The beauty of an epic film often moves me to prayer on a deeper level than I typically experience day in and day out. There is something about such a film that awakens the depths of my humanity and causes me to cry out for more of the beauty of God. I hope that if I do ultimately pursue Middle Eastern dance performance publicly that my dancing will be an act of beauty and an invitation to prayer. "To the pure, all things are pure, but to those who are corrupted and do not believe, nothing is pure. In fact, both their minds and consciences are corrupted" (Titus 1:15). We'll see.*

Peter Kreeft in Catholic Christianity had the following to say about beauty:

"The experience of beauty often leads to God more directly and intuitively than does a process of argument. 'There is the music of Mozart, therefore there must be God'--you either see this or you do not."

"Our desire for joy, for a joy we can never find in this world, even from other people, points to another world (heaven) and another Person (God): for every natural, innate, and universal desire corresponds to a reality that can satisfy it. The reality of hunger shows the reality of food; the same is true of the hunger for God and heaven" (34).



* This passage captures my heart's desires to romance others to God through the beauty of my dance performances . . . one day.

The Women: "Dance, dance, girl of Shulam. Let us watch you as you dance.

The Woman: "Why do you want to watch me as I dance between the rows of onlookers?"
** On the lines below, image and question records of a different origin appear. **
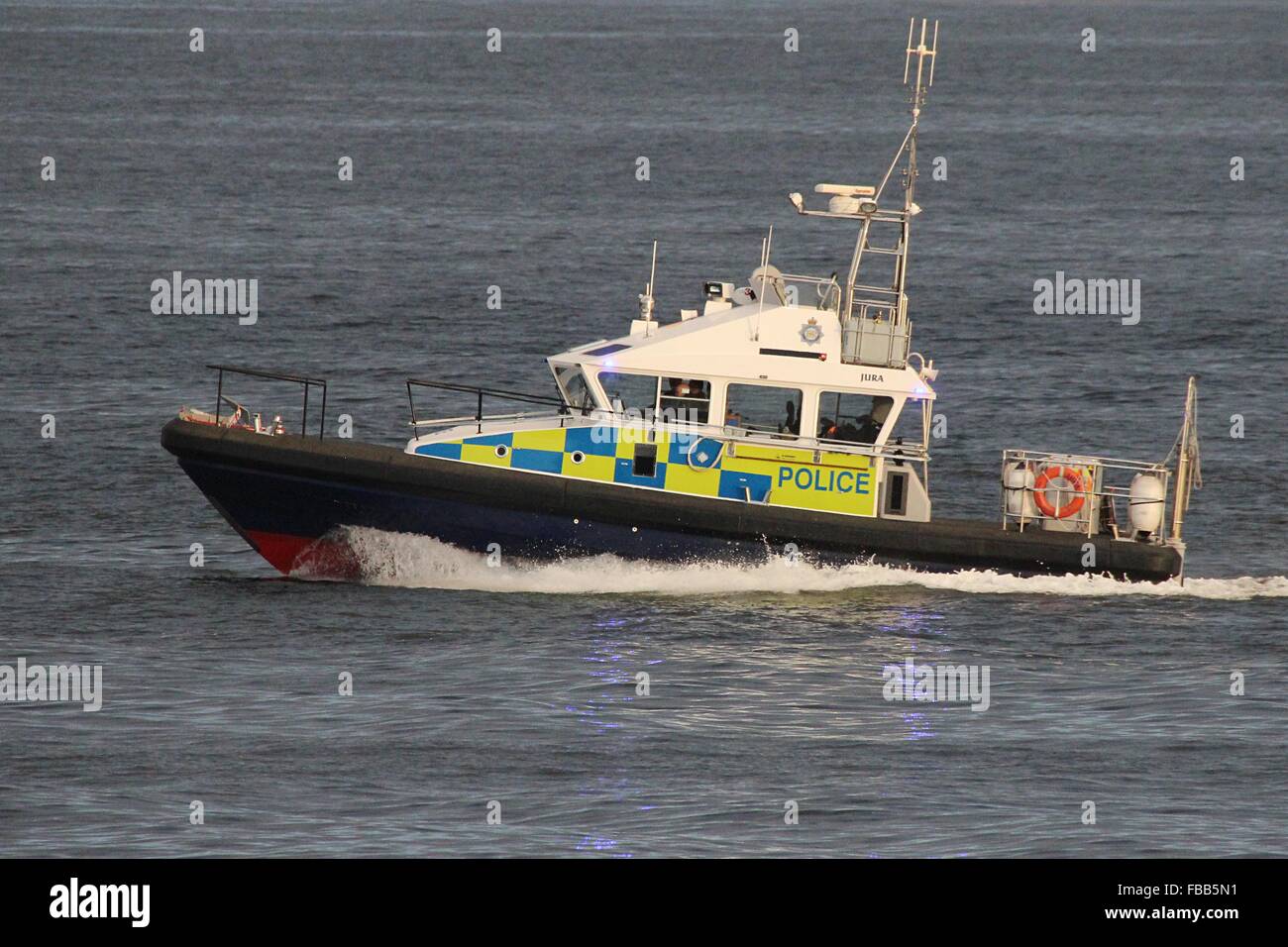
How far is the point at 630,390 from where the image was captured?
22281 mm

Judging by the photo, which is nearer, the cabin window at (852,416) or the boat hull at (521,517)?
the boat hull at (521,517)

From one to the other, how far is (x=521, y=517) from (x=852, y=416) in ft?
11.8

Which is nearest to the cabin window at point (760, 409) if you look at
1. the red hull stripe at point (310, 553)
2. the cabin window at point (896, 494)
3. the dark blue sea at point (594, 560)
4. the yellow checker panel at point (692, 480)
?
the yellow checker panel at point (692, 480)

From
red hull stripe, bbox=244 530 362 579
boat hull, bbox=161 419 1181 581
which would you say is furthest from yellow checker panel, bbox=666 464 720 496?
red hull stripe, bbox=244 530 362 579

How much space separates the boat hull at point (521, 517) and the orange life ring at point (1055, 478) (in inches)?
15.2

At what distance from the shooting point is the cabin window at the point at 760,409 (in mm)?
22281

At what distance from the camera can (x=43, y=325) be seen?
1512 inches

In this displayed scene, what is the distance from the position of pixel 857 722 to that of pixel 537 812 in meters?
3.65

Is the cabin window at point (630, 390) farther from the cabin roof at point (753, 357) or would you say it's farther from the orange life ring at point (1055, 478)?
the orange life ring at point (1055, 478)

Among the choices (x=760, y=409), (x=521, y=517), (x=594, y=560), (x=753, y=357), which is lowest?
(x=594, y=560)

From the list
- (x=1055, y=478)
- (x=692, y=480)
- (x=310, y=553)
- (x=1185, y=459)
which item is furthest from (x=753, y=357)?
(x=310, y=553)

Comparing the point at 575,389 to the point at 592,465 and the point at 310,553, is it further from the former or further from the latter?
the point at 310,553

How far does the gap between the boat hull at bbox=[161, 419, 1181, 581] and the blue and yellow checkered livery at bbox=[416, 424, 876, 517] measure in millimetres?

The Man: "What a magnificent girl you are! How beautiful are your feet in sandals. The curve of your thighs is like the work of an artist. A bowl is there, that never runs out of spiced wine. A sheaf of wheat is there, surrounded by lilies. Your breasts are like twin deer, like two gazelles. Your neck is like a tower of ivory. Your eyes are like the pools in the city of Heshbon, near the gate of that great city. Your nose is as lovely as the tower of Lebanon that stands guard at Damascus. Your head is held high like Mount Carmel. Your braided hair shines like the finest satin; its beauty could hold a king captive."

Song of Songs 6:13 -7:5 TEV

(You know, from the sound of that last passage of Scripture, I'm thinking I should say that at least I can romance my some-day husband to reflect on God. Haha. That book is so steamy. Only my husband would be allowed to say after seeing me dance, "Your breasts are like two gazelles." And he'd better be joking. Haha.)